Figure 4.8. Windows Installer: Configure Firewall

Windows Installer: Configure Firewall


Click Next to complete the installation.

Figure 4.9. Windows Installer: Completed

Windows Installer: Completed


If the installation was successful the Dolphin Adapters will appear in Control Panel -> Administrative Tools -> Device Manager.

Figure 4.10. Windows Installer: Device Manager

Windows Installer: Device Manager


The Dolphin Network Configurator, dis_netconfig is only opened if the Management or Graphical tools are selected. Typically the Dolphin Network Manager, dis_networkmgr, is started when the you have saved the interconnect topology with dis_netconfig.

2.2. Commandline installation

It is possible to run the Dolphin windows installer package from the command line as well. The same installer image is used for all Dolphin software components. When you install from the command line you use the msiexec command.

The command line switch to msiexec is /i for install. If you also use the ADDLOCAL switch you may select specific modules that you want to install. Running without the ADDLOCAL switch installs all modules. These are the modules that you may preselect:

  • Drivers

  • NDIS

  • SuperSockets

  • Administration

  • Manager

  • Graphical

  • Demos

  • Development

  • NMPI

  • ExpressWay

Another useful switch combination to msiexec is /qb which lets you run without opening the windows installer in Section 2.1, “Running the Dolphin Installer”. Run msiexec without options for documentation.

Figure 4.11. msiexec help menu

msiexec help menu


2.2.1. Install Standard

A typical Node installation contains these components:

  • Drivers

  • Demos

  • NMPI

  • ExpressWay

C:\> msiexec /i Dolphin_eXpressWare-Windows-NT63-x86_64-MX-DIS_RELEASE_5_16_0_APR_21_2020.msi
ADDLOCAL=Drivers,Demos,NMPI,ExpressWay /qb
          

The installation is not 100% silent. You need to perform the step described in Figure 4.7, “Windows Installer: Continue Anyway on Windows XP and Windows Server 2003”.

______________________________

> [What to produce]:
In the installation text:
(a) Which command is used to install from the command line?
(b) Where do the Dolphin Adapters appear if the installation was successful?
(c) What gets installed when the ADDLOCAL switch is left out?
Answer from the installation text alone.

______________________________

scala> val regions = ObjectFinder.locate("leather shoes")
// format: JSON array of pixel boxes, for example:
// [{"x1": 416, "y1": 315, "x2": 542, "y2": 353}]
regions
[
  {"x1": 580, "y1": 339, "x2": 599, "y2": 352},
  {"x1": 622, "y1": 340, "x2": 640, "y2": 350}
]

______________________________

> [Complete output]:
(a) msiexec
(b) In Control Panel -> Administrative Tools -> Device Manager
(c) All modules